_Work instructions_
Exactly the lines from the line that has "Which better describes" through the final line below are to be retyped, and the pictures are not.

Extracted data entries:
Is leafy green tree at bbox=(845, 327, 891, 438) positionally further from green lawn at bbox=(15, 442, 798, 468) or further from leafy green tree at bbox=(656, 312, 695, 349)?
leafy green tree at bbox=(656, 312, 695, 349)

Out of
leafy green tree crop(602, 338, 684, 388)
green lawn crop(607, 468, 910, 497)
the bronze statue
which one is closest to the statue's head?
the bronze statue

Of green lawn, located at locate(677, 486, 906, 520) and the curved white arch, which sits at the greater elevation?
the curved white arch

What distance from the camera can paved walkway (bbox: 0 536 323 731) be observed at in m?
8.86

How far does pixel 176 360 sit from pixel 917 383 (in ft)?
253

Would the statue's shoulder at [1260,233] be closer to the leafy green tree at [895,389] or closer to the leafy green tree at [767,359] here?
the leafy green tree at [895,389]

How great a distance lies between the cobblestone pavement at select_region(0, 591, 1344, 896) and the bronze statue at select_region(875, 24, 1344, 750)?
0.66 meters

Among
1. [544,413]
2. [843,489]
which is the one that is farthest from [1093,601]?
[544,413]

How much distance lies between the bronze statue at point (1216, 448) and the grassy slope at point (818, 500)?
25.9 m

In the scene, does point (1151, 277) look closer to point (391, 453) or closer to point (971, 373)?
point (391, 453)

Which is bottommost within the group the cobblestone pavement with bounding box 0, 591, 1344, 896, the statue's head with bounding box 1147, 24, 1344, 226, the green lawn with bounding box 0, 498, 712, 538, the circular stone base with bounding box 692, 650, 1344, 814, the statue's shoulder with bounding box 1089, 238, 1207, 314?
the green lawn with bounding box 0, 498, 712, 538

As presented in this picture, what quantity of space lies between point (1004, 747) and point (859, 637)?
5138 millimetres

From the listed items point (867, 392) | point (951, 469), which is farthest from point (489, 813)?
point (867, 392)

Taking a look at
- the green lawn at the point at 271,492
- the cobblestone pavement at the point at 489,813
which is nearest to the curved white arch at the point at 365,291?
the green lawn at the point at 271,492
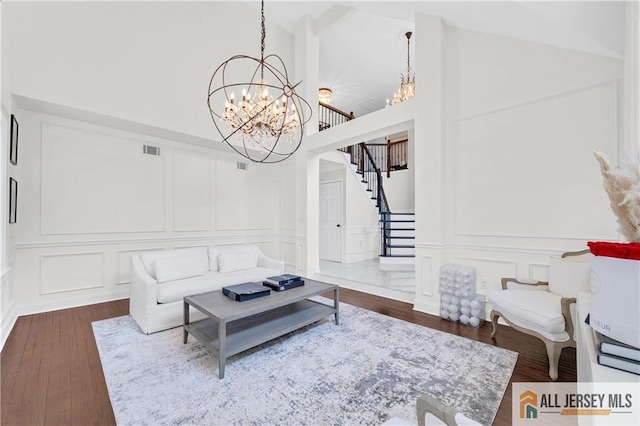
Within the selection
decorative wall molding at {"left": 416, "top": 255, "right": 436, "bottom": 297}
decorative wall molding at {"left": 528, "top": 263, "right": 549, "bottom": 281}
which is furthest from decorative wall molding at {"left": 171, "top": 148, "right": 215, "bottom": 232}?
decorative wall molding at {"left": 528, "top": 263, "right": 549, "bottom": 281}

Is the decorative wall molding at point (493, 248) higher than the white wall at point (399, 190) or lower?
lower

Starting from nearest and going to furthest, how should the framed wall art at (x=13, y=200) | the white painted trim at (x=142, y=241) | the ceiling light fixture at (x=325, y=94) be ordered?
1. the framed wall art at (x=13, y=200)
2. the white painted trim at (x=142, y=241)
3. the ceiling light fixture at (x=325, y=94)

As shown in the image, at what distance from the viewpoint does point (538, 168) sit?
2.96 meters

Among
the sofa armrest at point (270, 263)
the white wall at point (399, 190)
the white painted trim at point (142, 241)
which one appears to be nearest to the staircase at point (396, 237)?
the white wall at point (399, 190)

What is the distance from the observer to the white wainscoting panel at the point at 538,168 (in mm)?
2627

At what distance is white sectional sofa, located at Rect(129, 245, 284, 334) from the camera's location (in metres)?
2.97

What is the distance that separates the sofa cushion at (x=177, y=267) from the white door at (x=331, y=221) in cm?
400

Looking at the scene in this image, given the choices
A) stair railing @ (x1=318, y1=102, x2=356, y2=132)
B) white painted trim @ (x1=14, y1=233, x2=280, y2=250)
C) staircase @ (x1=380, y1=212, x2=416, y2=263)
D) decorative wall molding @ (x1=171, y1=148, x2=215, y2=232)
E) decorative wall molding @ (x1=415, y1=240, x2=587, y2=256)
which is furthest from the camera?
stair railing @ (x1=318, y1=102, x2=356, y2=132)

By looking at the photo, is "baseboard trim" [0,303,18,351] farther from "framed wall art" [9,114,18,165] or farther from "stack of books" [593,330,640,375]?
"stack of books" [593,330,640,375]

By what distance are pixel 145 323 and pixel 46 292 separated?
1.95 meters

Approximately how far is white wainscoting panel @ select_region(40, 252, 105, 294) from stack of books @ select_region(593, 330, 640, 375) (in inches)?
208

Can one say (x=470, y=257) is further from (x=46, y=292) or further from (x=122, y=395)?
(x=46, y=292)

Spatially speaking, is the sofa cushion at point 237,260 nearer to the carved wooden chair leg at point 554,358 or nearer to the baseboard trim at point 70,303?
the baseboard trim at point 70,303

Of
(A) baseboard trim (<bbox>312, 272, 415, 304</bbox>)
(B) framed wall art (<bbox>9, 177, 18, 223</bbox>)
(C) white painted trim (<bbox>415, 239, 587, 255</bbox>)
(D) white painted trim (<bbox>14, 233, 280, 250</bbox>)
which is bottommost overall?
(A) baseboard trim (<bbox>312, 272, 415, 304</bbox>)
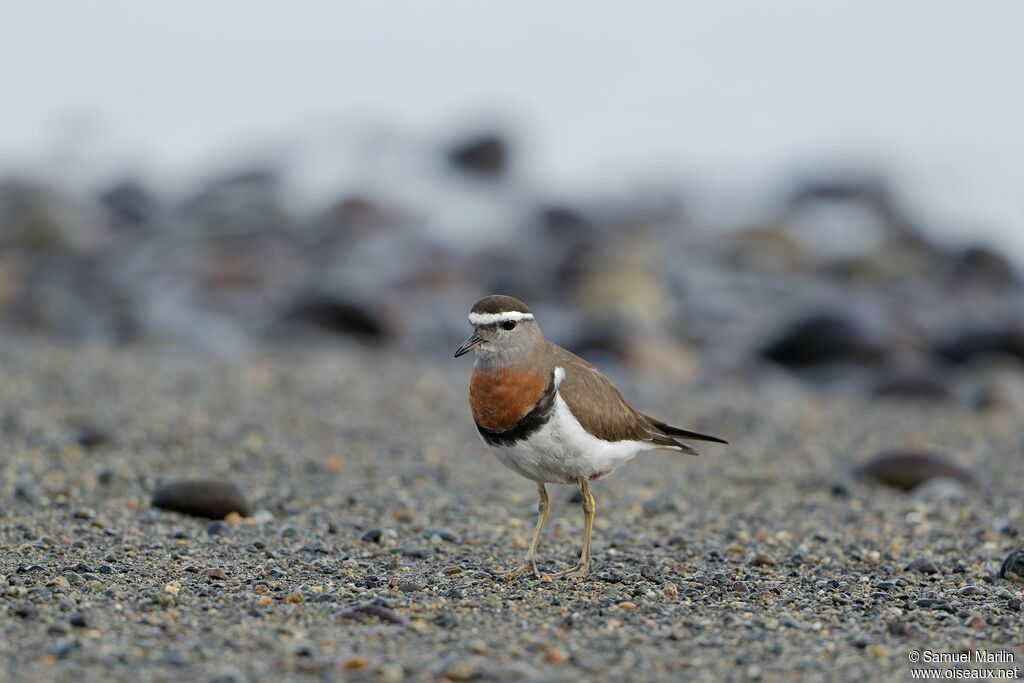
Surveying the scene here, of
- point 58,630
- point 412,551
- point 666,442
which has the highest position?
point 666,442

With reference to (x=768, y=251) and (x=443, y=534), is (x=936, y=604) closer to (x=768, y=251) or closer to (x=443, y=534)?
(x=443, y=534)

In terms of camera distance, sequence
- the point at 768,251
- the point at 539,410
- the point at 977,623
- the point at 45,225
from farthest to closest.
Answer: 1. the point at 768,251
2. the point at 45,225
3. the point at 539,410
4. the point at 977,623

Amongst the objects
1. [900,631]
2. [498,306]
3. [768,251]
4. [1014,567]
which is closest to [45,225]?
[768,251]

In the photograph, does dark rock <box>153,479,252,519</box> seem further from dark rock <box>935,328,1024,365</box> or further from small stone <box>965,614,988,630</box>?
dark rock <box>935,328,1024,365</box>

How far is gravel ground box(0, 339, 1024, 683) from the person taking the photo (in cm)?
460

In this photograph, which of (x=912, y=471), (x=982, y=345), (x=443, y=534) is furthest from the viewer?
(x=982, y=345)

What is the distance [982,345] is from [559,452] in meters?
10.1

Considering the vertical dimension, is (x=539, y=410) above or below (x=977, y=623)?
above

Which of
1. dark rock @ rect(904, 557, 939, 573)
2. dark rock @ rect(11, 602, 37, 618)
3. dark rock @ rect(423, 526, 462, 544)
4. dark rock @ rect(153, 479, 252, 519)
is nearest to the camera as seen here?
dark rock @ rect(11, 602, 37, 618)

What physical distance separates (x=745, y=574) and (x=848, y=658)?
135 centimetres

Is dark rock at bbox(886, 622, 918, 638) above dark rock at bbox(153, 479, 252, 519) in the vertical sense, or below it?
above

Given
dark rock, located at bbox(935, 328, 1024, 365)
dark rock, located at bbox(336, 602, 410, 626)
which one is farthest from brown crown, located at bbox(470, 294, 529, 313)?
dark rock, located at bbox(935, 328, 1024, 365)

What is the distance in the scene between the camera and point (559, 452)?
5.75 metres

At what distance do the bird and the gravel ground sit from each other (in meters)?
0.49
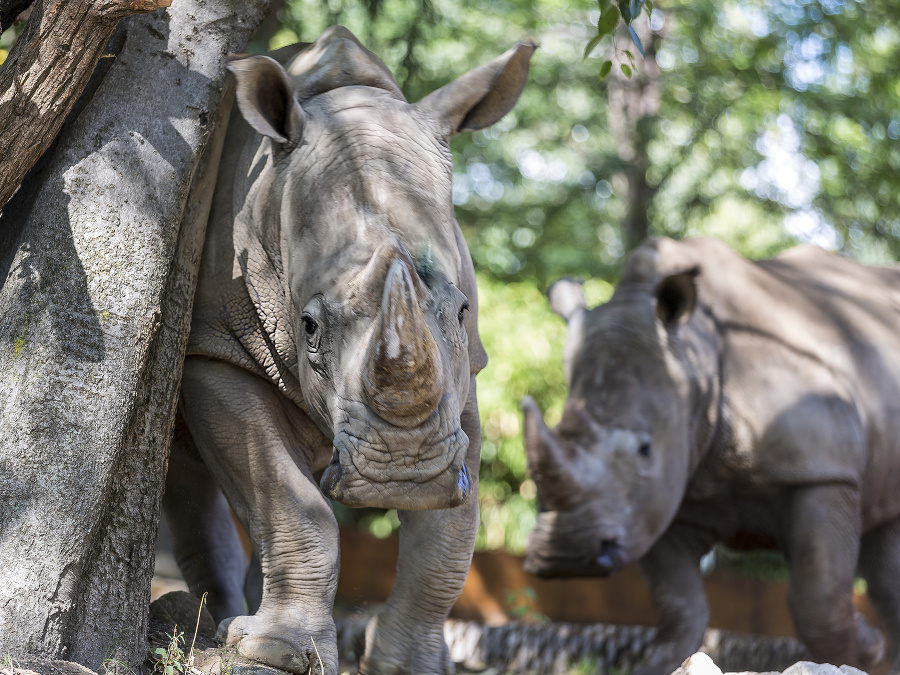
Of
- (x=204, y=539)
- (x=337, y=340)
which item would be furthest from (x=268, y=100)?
(x=204, y=539)

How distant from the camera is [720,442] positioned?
21.5 feet

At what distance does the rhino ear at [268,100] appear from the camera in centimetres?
356

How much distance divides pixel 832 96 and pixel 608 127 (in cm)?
317

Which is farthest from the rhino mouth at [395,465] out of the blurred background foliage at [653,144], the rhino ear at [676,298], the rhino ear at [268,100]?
the blurred background foliage at [653,144]

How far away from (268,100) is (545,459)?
9.10ft

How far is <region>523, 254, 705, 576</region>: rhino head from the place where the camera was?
589 cm

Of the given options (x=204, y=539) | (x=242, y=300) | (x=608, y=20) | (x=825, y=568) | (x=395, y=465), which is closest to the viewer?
(x=395, y=465)

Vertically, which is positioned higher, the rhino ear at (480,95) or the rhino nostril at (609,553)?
the rhino ear at (480,95)

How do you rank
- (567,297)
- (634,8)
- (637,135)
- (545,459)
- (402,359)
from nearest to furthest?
(402,359) → (634,8) → (545,459) → (567,297) → (637,135)

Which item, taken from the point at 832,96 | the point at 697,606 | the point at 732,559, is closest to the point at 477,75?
the point at 697,606

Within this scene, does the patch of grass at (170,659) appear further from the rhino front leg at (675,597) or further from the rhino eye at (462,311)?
the rhino front leg at (675,597)

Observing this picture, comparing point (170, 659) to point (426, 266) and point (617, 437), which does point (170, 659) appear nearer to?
point (426, 266)

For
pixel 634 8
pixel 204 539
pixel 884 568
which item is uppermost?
pixel 634 8

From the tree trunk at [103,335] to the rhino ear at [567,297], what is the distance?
365cm
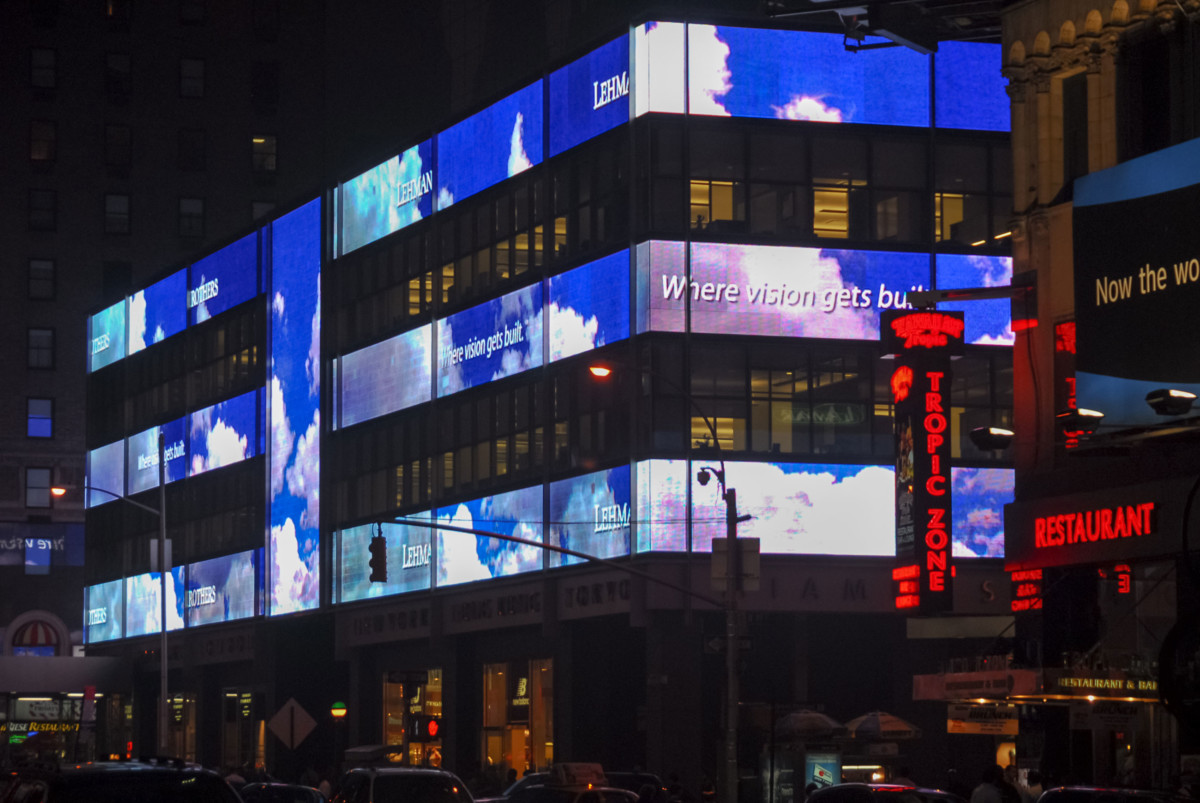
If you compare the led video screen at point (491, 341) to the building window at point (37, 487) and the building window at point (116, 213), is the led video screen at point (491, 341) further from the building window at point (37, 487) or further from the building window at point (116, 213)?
the building window at point (116, 213)

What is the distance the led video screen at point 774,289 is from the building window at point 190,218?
61.9 m

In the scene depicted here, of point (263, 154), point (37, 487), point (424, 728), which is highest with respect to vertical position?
point (263, 154)

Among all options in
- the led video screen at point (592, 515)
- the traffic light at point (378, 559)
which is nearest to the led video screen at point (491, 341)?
the led video screen at point (592, 515)

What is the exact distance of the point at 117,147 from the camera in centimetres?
10381

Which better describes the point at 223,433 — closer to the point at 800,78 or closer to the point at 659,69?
the point at 659,69

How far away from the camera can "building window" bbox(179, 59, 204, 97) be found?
346 feet

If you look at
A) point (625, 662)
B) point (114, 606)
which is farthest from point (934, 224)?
point (114, 606)

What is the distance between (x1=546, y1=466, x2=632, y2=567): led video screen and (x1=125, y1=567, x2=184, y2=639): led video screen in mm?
29335

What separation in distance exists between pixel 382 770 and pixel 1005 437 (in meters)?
10.9

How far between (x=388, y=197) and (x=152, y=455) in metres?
23.6

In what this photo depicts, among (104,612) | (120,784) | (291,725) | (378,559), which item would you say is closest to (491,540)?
(378,559)

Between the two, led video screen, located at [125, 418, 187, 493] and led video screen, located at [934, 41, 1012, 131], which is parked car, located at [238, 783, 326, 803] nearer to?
led video screen, located at [934, 41, 1012, 131]

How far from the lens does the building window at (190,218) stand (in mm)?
104562

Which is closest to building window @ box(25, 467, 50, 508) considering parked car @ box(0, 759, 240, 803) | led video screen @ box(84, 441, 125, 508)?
led video screen @ box(84, 441, 125, 508)
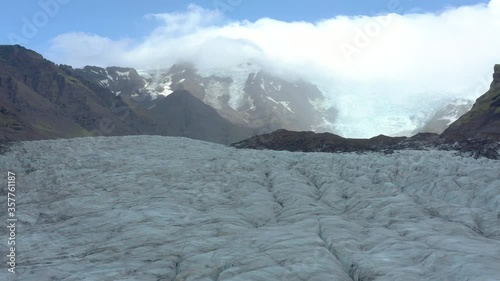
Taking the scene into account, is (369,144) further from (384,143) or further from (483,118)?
(483,118)

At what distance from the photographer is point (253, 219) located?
73.4 feet

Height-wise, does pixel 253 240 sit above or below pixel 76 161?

_Written answer_
Which better describes the point at 223,433 — closer to the point at 800,78 or closer to the point at 659,69?
the point at 659,69

How far away from the camera can "building window" bbox(179, 59, 204, 97) be found?
346 feet

If you look at
A) point (625, 662)
B) point (114, 606)
which is farthest from point (934, 224)?
point (114, 606)

What is the distance between (x1=546, y1=466, x2=632, y2=567): led video screen and (x1=125, y1=567, x2=184, y2=639): led video screen in mm?
29335

What separation in distance exists between pixel 382 770 and pixel 1005 437 (in meters)?
10.9

How far between (x=388, y=197) and (x=152, y=455) in metres?
23.6

In what this photo depicts, among (104,612) | (120,784) | (291,725) | (378,559), which item would you say is closest to (491,540)?
(378,559)

Between the two, led video screen, located at [125, 418, 187, 493] and led video screen, located at [934, 41, 1012, 131], which is parked car, located at [238, 783, 326, 803] nearer to?
led video screen, located at [934, 41, 1012, 131]

How far from the lens does the building window at (190,218) stand (in mm)?
104562

Which is closest to building window @ box(25, 467, 50, 508) considering parked car @ box(0, 759, 240, 803) | led video screen @ box(84, 441, 125, 508)?
led video screen @ box(84, 441, 125, 508)
Taking the scene into account, is (369,144) further from (384,143) or further from (483,118)?
(483,118)

At what distance from the photographer is point (253, 219) located?
73.4 feet

Height-wise, does pixel 253 240 sit above or below pixel 76 161?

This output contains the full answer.